## DOCUMENT TEXT:
Pret A Manger, a sandwich shop at 1701 Sherman Ave., opened in January. The business immediately contacted food redistribution organization CKNU because London-based Pret A Manger requires all U.S. locations to donate leftovers. The collaboration marks CKNU’s first continuous food partnership with a local restaurant since its founding in 2003.

The partnership will add two pickups of day-old wraps, paninis, sandwiches and salads from Pret each week to be incorporated into CKNU’s thrice-weekly deliveries around Evanston. Katie Darin, CKNU coordinator, said weekly operations, which are based in Allison dining hall, require about 20 volunteers to prepare and deliver food.

“We were able to give each person a salad and a sandwich along with their regular meal,” said Weinberg senior Priyanka Seshadri, leadership team member for CKNU. “It was really, really helpful to have this Pret partnership going on.”

CKNU provides meals to local individuals, families and community congregations, “rescuing” more than 16,500 pounds of food last year from NU dining halls. Typical meals include vegetable, starch and protein products, and sometimes even dessert, feeding about 640 individuals since 2003.

## PROBLEM SET:
(a) Transcribe the passage from the Pret partnership text starting with "The partnership will" and going on through "and deliver food.".
(b) Go on with the article about the Pret A Manger and CKNU partnership, picking up after its final sentence.
The data that comes next is unrelated material and is not part of the Pret partnership text.

## DATA SHOWN:
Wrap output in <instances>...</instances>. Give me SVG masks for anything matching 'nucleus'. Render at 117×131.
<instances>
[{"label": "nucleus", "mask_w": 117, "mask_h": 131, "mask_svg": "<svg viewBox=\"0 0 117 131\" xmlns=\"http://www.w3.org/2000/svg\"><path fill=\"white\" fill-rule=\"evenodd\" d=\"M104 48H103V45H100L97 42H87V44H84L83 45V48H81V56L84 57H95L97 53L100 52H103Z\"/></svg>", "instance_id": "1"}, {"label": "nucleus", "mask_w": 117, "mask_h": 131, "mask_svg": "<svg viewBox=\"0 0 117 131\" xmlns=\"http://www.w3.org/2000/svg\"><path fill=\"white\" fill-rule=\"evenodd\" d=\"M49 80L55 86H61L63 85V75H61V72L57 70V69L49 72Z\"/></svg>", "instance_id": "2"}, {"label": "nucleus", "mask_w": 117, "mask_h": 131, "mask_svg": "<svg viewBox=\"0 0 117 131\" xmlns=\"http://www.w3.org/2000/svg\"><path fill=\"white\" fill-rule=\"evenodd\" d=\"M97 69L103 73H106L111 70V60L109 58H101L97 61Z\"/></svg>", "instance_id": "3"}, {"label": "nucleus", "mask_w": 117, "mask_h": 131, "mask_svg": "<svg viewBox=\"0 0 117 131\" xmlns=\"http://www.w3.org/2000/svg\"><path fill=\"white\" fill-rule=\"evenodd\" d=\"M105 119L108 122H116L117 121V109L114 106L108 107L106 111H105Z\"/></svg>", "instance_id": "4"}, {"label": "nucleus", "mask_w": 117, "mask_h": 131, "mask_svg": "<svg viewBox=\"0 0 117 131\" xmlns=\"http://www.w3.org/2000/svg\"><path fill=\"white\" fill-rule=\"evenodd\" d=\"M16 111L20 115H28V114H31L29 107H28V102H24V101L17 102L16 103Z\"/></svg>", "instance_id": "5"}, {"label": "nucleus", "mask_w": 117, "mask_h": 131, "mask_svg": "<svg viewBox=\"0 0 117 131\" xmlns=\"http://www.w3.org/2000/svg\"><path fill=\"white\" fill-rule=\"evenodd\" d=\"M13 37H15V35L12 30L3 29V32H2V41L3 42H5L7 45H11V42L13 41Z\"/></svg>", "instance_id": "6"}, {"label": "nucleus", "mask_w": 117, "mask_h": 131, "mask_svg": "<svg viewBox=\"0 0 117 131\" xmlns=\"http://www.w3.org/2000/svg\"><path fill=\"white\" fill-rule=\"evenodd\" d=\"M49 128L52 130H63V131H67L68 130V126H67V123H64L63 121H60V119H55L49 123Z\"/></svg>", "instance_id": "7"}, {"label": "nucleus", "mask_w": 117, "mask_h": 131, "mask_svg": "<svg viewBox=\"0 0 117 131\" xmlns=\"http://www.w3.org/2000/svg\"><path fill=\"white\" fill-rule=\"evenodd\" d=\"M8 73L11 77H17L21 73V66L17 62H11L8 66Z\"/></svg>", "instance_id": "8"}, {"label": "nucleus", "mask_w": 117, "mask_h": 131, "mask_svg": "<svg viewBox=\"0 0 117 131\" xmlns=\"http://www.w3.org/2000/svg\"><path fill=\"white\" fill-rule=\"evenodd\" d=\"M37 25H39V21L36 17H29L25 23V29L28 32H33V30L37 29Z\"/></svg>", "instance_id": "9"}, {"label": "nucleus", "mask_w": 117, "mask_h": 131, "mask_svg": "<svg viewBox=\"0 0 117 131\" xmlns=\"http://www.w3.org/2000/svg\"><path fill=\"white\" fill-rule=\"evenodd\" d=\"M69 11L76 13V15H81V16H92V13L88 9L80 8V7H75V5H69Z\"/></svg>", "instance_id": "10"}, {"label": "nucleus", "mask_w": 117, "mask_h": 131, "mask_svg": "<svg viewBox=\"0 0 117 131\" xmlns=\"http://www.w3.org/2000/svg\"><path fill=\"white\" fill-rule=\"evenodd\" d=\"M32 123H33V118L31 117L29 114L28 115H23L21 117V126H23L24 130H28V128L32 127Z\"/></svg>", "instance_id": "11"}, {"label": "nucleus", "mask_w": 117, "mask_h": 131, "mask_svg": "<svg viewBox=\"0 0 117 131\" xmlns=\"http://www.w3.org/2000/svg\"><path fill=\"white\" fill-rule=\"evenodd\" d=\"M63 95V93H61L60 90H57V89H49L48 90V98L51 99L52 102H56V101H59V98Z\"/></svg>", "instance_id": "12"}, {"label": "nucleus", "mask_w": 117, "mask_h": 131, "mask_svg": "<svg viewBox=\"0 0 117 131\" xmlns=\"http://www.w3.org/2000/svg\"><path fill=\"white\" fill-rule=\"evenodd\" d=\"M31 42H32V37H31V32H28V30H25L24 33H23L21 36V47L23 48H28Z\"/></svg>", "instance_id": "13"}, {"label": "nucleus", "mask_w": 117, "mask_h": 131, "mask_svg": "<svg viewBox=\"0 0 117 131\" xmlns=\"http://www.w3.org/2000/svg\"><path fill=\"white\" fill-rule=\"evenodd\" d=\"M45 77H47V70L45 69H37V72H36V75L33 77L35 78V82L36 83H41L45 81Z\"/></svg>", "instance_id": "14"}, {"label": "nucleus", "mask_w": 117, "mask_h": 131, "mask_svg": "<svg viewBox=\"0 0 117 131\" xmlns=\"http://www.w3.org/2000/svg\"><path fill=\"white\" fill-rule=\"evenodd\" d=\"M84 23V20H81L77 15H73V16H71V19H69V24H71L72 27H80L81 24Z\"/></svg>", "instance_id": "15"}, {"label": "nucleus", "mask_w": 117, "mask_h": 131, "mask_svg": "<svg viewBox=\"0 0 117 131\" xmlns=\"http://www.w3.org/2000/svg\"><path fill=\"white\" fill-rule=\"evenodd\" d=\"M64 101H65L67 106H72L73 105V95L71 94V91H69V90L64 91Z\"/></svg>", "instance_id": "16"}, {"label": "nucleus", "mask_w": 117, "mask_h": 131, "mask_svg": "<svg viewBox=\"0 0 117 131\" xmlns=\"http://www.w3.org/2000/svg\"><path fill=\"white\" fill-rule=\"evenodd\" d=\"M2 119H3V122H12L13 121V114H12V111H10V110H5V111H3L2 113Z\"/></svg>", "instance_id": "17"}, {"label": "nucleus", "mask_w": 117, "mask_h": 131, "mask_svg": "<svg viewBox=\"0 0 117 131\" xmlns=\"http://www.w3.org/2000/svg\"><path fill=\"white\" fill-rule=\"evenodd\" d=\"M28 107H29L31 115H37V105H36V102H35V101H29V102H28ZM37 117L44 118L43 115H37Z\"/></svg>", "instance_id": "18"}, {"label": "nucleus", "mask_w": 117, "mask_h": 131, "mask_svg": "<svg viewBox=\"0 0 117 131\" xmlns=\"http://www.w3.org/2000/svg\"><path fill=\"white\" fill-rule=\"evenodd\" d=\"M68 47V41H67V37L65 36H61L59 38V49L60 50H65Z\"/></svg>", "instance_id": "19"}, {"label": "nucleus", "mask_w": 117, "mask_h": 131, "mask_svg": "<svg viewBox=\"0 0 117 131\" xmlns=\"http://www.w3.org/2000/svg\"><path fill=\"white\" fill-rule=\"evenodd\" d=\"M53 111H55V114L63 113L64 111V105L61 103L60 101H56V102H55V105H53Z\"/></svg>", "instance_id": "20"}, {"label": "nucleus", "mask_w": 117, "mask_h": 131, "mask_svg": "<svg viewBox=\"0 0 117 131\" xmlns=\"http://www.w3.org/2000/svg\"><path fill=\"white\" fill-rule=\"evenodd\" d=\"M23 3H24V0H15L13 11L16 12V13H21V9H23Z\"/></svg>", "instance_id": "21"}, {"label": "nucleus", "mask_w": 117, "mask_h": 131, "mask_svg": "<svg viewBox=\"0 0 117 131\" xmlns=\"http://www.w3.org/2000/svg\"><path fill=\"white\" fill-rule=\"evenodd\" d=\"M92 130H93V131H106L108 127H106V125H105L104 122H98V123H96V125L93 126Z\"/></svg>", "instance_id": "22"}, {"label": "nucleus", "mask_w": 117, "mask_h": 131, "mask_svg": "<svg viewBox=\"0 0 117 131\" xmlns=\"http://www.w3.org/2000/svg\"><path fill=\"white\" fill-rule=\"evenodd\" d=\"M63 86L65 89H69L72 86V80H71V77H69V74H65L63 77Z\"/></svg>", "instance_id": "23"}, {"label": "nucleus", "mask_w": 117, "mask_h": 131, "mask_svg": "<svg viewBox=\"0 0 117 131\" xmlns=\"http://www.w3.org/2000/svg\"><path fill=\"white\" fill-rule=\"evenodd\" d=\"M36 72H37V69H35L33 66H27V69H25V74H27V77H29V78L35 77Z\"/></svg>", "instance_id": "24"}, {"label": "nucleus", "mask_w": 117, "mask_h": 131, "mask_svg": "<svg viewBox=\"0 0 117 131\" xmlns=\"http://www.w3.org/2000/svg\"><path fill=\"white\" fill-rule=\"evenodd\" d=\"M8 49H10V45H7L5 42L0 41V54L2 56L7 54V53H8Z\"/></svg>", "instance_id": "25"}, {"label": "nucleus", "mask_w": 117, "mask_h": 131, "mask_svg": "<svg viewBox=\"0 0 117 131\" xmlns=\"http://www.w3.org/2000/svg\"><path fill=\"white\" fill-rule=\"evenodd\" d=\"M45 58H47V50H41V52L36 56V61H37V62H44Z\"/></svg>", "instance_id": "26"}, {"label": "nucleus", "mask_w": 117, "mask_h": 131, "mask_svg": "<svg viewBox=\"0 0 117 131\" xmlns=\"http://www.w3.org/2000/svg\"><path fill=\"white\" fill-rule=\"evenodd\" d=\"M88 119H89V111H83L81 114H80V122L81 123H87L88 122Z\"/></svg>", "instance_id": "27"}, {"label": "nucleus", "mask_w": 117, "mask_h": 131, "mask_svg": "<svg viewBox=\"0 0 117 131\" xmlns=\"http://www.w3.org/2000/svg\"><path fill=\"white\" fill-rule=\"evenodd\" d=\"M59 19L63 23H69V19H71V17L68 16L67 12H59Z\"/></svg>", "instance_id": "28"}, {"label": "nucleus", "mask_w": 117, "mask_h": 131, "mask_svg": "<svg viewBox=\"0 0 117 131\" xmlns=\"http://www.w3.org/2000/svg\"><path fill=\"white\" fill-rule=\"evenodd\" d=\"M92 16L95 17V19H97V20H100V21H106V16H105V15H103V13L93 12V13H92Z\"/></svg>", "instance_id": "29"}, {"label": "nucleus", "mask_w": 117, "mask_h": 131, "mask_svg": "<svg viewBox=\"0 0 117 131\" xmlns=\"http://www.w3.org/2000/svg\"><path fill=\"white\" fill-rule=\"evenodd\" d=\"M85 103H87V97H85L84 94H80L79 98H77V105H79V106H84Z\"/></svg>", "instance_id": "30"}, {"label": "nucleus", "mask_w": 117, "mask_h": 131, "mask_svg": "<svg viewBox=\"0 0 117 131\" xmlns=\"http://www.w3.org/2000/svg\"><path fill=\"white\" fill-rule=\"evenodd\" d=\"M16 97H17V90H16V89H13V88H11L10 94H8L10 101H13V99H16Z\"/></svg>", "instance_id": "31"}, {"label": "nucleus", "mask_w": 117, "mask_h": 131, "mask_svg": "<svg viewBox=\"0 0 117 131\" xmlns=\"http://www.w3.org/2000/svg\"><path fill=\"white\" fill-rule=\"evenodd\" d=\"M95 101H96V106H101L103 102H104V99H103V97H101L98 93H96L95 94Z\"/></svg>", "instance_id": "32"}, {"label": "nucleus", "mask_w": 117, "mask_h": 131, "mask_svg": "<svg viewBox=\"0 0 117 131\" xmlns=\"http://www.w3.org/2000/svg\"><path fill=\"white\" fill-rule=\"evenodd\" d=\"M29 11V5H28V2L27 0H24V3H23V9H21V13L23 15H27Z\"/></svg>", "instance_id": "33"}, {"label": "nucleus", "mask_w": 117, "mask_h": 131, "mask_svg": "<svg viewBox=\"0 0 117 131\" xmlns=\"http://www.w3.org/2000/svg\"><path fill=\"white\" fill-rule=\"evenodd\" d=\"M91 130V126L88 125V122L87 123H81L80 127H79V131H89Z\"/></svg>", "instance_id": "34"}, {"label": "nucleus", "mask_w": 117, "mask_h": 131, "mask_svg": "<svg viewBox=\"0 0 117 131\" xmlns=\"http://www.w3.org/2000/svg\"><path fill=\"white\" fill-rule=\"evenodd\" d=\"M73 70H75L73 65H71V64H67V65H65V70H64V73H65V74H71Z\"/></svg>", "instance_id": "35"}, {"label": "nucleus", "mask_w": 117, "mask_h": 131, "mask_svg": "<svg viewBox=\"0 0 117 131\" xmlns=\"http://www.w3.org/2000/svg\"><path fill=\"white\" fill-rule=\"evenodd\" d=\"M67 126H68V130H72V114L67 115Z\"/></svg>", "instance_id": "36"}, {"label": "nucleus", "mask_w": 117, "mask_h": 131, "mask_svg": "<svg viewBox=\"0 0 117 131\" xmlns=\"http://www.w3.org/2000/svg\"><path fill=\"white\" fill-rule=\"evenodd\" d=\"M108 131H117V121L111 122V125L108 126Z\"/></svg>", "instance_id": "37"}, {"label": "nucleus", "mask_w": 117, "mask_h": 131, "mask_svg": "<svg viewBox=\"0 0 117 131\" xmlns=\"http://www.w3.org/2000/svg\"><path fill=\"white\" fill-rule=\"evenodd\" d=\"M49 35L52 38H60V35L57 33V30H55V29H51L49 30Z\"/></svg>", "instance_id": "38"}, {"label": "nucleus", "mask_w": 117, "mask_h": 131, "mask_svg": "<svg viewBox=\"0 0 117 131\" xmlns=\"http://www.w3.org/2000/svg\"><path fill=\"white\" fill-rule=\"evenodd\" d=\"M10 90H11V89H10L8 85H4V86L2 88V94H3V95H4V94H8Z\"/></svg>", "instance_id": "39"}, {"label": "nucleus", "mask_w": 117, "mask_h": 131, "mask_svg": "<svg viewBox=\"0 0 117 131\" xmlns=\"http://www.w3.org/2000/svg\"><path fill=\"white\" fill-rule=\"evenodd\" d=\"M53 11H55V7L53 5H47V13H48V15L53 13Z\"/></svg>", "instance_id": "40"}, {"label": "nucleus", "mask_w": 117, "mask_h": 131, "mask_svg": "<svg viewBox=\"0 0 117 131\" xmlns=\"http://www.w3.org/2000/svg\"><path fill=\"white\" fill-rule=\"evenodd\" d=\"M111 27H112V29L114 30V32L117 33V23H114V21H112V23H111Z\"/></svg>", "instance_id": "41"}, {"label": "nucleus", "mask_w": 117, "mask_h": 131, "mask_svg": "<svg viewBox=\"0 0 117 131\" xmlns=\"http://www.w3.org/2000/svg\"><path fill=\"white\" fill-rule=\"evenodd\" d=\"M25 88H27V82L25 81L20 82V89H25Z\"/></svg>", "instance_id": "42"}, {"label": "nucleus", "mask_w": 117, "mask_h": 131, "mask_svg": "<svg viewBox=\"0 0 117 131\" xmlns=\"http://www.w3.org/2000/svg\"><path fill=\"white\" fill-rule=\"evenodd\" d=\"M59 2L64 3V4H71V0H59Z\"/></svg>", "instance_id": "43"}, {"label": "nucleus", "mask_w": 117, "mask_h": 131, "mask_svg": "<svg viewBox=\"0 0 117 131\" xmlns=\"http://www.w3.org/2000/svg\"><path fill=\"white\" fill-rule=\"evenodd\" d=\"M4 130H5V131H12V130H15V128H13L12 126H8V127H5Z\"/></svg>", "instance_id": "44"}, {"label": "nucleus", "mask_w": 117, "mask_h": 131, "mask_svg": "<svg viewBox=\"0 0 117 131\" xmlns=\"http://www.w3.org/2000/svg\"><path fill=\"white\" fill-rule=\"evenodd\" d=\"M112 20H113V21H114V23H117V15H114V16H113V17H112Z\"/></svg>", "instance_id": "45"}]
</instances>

## ANSWERS FOR THE EXERCISE:
(a)
The partnership will add two pickups of day-old wraps, paninis, sandwiches and salads from Pret each week to be incorporated into CKNU’s thrice-weekly deliveries around Evanston. Katie Darin, CKNU coordinator, said weekly operations, which are based in Allison dining hall, require about 20 volunteers to prepare and deliver food.

(b)
“We rescue that food and then we serve it to individuals who need it,” Darin said. “We use food as a tool to connect with people in the community. Some of our delivery volunteers have a really great relationship with the people that they serve.”

Seshadri said those relationships are what kept her coming back to CKNU after she participated in a delivery run as a favor for a friend last spring. “A lot of times we actually go in and talk to our clients,” she said. “It’s really cool because they all have different stories and they all have something cool to say. Once you see them and you see how much you’re helping them out, it’s really hard to not come back.”

CKNU is part of a broader Campus Kitchens national organization with 31 chapters in college campuses across the country. Chapters work to redistribute unused food from dining halls to the local hungry. In 2011, CKNU served more than 43,000 donated meals in more than 2,600 hours of volunteer efforts.

“Campus Kitchens hits a lot of marks when it comes to eliminating food waste,” said Darin. “We take several hundred pounds of food from the dining halls that would normally be thrown away – and that’s just per month.”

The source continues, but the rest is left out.